GEGEVEN TEKST:
Uitkijkpost de Wallen (353): Dominee in oorlogstijd

Het is bijna een klassiek verhaal. Dominee stapt binnen bij prostituee. De dame van plezier denkt te maken te hebben met een klant. ‘Dag schat, kom binnen.’ Toen ze eenmaal begreep dat ze te maken had met de dominee van de Oude Kerk moest ze lachen en was het ijs gebroken.

Het voorval speelde zich af midden in de oorlog en het overkwam dominee Govert Cornelis Tromp toen hij aanklopte bij de dame waarvan hij dacht dat ze één van de lidmaten van de kerk was. Dat bleek echter op een vergissing te berusten. De dame die hij zocht, een zieke, oudere vrouw, bleek achter de prostituee te wonen, in een soort tuinkamertje met een keukentje. De voorkamer bleek net als de meeste huizen in de Stoofsteeg, te zijn verhuurd aan dames van lichte zeden.

Het was niet de eerste visite van de jonge en vers benoemde dominee, maar zelfs na een paar maanden moest hij toch nog altijd wennen aan deze omgeving en zijn nieuwe kudde.

In wat voor wereld was hij terechtgekomen nadat hij een paar dagen na zijn laatste examen op 6 februari 1943 in Utrecht op de trein richting Amsterdam was gestapt? Toen hij op het Stationsplein stond en om zich heen keek besefte hij dat dit de buurt was waar hij zou gaan werken: wijk 9, het hart van Amsterdam. ‘Binnen die grens liggen de Dam met het Paleis, de Nieuwe Kerk, de Oude Kerk, De Walletjesbuurt en de Synagogen’, schreef de kersverse dominee.

OPDRACHT: Schrijf uit de tekst over de dominee het stuk van "Het is bijna" tot "het ijs gebroken." over en vervang daarin "klant" door "bezoeker". De gegevens hierna staan los van de tekst over de dominee.

FRAGMENT UIT DATASET:
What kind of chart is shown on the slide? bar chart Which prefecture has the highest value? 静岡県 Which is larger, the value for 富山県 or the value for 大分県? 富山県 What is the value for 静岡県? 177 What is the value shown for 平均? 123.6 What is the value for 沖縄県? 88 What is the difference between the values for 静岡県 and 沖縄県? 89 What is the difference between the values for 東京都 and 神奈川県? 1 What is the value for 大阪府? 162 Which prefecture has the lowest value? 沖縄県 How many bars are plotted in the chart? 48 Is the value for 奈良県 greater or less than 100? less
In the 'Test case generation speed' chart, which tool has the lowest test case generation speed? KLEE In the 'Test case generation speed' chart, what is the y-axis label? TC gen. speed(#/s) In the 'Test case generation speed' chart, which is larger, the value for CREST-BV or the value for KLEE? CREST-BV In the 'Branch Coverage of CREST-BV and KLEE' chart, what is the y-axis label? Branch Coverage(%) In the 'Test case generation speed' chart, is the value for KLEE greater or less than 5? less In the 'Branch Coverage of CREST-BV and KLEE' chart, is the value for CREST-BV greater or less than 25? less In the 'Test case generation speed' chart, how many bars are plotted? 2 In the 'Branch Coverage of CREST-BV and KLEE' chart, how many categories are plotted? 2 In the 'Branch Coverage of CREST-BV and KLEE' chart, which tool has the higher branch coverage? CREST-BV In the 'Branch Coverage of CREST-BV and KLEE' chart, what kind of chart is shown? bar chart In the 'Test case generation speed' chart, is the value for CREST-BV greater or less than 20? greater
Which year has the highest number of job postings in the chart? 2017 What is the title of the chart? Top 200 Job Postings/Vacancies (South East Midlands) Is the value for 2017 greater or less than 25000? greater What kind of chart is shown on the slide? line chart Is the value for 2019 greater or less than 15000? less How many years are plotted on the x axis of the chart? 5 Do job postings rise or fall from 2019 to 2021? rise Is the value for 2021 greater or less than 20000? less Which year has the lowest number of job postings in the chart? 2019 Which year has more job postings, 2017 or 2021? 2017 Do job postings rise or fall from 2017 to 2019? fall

ANTWOORD:
Het is bijna een klassiek verhaal. Dominee stapt binnen bij prostituee. De dame van plezier denkt te maken te hebben met een bezoeker. ‘Dag schat, kom binnen.’ Toen ze eenmaal begreep dat ze te maken had met de dominee van de Oude Kerk moest ze lachen en was het ijs gebroken.